São Paulo, quarta-feira, 09 de julho de 2008

Texto Anterior | Próximo Texto | Índice

MARCELO COELHO

O elevador cordial


Síndicos e outras autoridades poderiam instituir um curso rápido para andar de elevador

TUDO BEM , muitas pessoas dirigem mal (incluo-me entre elas), têm dificuldades com os comandos do celular (sou uma nulidade nesse ponto) e se confundem muito com os controles remotos da casa (estou na média quanto a isso).
Existem contudo algumas habilidades básicas, que já não deveriam constituir segredo para ninguém. Só que, em pleno século 21, muita gente não as domina a contento.
Andar de elevador, por exemplo.
Peço perdão pela rabugice. Mas acho que síndicos e outras autoridades poderiam instituir um curso rápido para andar de elevador, assim como o Detran impõe o seu para infratores ao volante.
Não penso apenas nas noções básicas, como aquela que proíbe segurar a porta por muito tempo, por exemplo.
Uma norma igualmente importante, mas aparentemente desconhecida entre nós, é a de esperar a chegada do elevador a uma certa distância da porta. Costumamos fazer o contrário: encostar o rosto no vidrinho, para ver se o elevador está chegando.
Falta de civilidade. Quando o elevador chega, quem está saindo dele tende a dar de cara com a barriga do vizinho.
Há também as pessoas que, num elevador razoavelmente vazio, grudam no painel dos botões, impedindo que novos passageiros apertem o do andar aonde querem ir. Outros não se conformam com o botão já apertado. Se não o apertarem eles mesmos, não se sentem donos do próprio destino.
Critico esses passageiros com "complexo de ascensorista", mas admito ter um hábito muito chato também: sou sempre aquele que puxa antes a porta do elevador. Isto é, quando estou do lado de fora, e o elevador chega, não espero para ver se dentro havia alguém.
O passageiro que estava empurrando a porta para sair corre o risco de levar um tombo feio, desequilibrado pelo puxão que dei precocemente.
Ignoramos, enfim, que um elevador também tem "mão e contramão". Nesse aspecto, é um meio de transporte bastante complexo. Fico do lado direito quando chamo o elevador. Mas deveria deslocar-me para a esquerda depois de feito isso, para não entravar a saída de ninguém.
Mão e contramão parecem ser profundamente ignoradas, aliás, em outra invenção moderna, os bufês de salada em churrascaria, nos quais muitas confusões de tráfego poderiam ser evitadas com o uso de sinalização correta.

§ Dados fornecidos

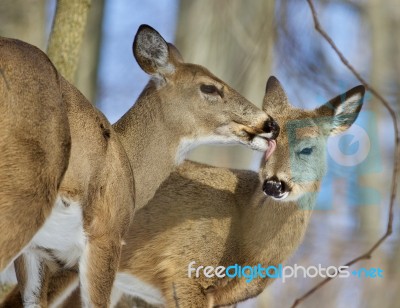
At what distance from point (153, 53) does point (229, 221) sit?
1.51 metres

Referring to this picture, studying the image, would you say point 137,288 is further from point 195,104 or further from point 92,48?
point 92,48

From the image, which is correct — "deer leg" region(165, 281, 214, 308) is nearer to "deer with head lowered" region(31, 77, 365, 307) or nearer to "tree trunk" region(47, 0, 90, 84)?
"deer with head lowered" region(31, 77, 365, 307)

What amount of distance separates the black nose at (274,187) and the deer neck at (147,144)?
69cm

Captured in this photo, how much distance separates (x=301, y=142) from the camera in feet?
23.5

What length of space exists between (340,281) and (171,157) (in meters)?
3.93

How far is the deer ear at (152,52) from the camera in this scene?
6.80 meters

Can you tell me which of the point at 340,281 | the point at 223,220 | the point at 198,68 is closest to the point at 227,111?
the point at 198,68

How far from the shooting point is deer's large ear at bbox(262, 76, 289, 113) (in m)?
7.41

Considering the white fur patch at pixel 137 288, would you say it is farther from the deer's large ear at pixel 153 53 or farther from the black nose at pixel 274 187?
the deer's large ear at pixel 153 53

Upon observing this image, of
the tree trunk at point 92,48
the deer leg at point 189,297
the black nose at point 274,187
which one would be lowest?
the deer leg at point 189,297

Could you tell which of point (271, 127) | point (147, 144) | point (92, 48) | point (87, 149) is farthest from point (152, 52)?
point (92, 48)

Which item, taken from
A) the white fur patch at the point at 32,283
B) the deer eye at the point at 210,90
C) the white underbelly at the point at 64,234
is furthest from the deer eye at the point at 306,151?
the white fur patch at the point at 32,283

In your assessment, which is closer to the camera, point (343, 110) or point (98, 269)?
point (98, 269)

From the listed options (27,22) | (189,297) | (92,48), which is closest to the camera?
(189,297)
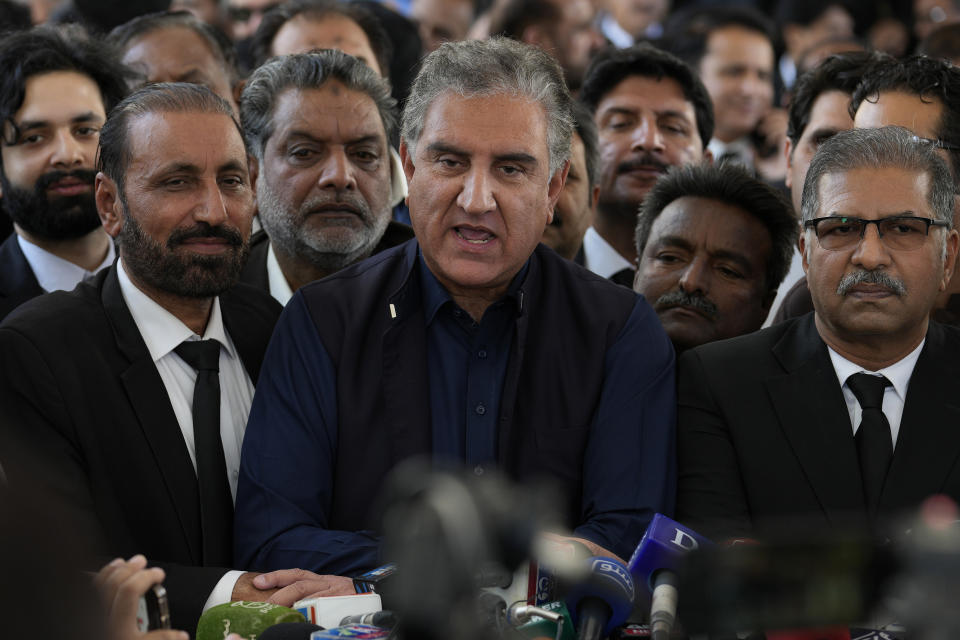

§ Tarefas a fazer
a – Redigite a crônica sobre elevadores, começando em "TUDO BEM , muitas" e terminando em "quanto a isso).".
b – Liste tudo aquilo com que, segundo o primeiro parágrafo da crônica sobre elevadores, muitas pessoas têm dificuldade.
c – Responda, com base na crônica sobre elevadores:
(i) Que órgão impõe um curso para infratores ao volante?
(ii) Onde costumamos encostar o rosto para ver se o elevador está chegando?
(iii) Em que outra invenção moderna mão e contramão também parecem ser ignoradas?

§ Tarefas resolvidas
a –
TUDO BEM , muitas pessoas dirigem mal (incluo-me entre elas), têm dificuldades com os comandos do celular (sou uma nulidade nesse ponto) e se confundem muito com os controles remotos da casa (estou na média quanto a isso).

b –
- Dirigir
- Os comandos do celular
- Os controles remotos da casa

c –
(i) O Detran.
(ii) No vidrinho.
(iii) Nos bufês de salada em churrascaria.